EXERCISE 1:
In the article on Musk's Twitter deal, what probability is the market pricing in for the purchase being completed, according to Aaron Glick?
EXERCISE 2:
Rewrite the part of the Musk-Twitter deal article that opens with the words containing "At current levels, the" and closes with "takeover going through.", changing "downside price" to "floor price".

EXTRACTED TEXT:
====================
(Bloomberg) -- The deal spread on Elon Musk’s proposed purchase of Twitter Inc. is ballooning Friday to its widest level since deal announcement, after the billionaire sent tweets saying that the takeover is “on hold” but he’s still committed. 

The spread, which offers an indication of Wall Street’s belief that the takeover will be completed, jumped to around $13.70 from $9.11 at Thursday’s close. In other words the market increasingly believes Musk is trying to re-price his buyout proposal or even pull out of the transaction.

At current levels, the market is pricing in a roughly 40% probability of the purchase being completed, said Aaron Glick, a merger arbitrage specialist at Cowen & Co, using $30 as Twitter’s downside price, which is which the shares are likely to fall if the deal collapses. Accelerate Financial Technologies Inc. CEO Julian Klymochko also sees 40% odds of the takeover going through.

READ: Elon Musk Sows Doubt Over His $44 Billion Twitter Takeover

Investors are “speculating that perhaps Musk is using this as a way to seek a price cut,” Glick said. “However, for investors who have avoided this situation because they don’t trust Musk, this development has justified those views.”

The gap between Twitter’s stock price and Musk’s offer has been growing since May 5 and is more than three times where it was last week when Musk announced a roughly $7.1 billion financing commitment.
====================
THE DATA:
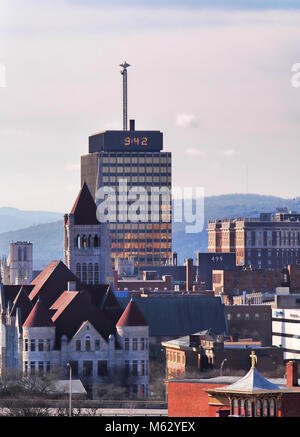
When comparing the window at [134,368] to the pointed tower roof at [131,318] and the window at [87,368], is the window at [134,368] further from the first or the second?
the window at [87,368]

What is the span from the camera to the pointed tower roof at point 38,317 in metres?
167

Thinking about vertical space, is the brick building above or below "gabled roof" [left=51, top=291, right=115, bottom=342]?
below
====================
TASK SOLUTION 1:
Roughly 40%.

TASK SOLUTION 2:
At current levels, the market is pricing in a roughly 40% probability of the purchase being completed, said Aaron Glick, a merger arbitrage specialist at Cowen & Co, using $30 as Twitter’s floor price, which is which the shares are likely to fall if the deal collapses. Accelerate Financial Technologies Inc. CEO Julian Klymochko also sees 40% odds of the takeover going through.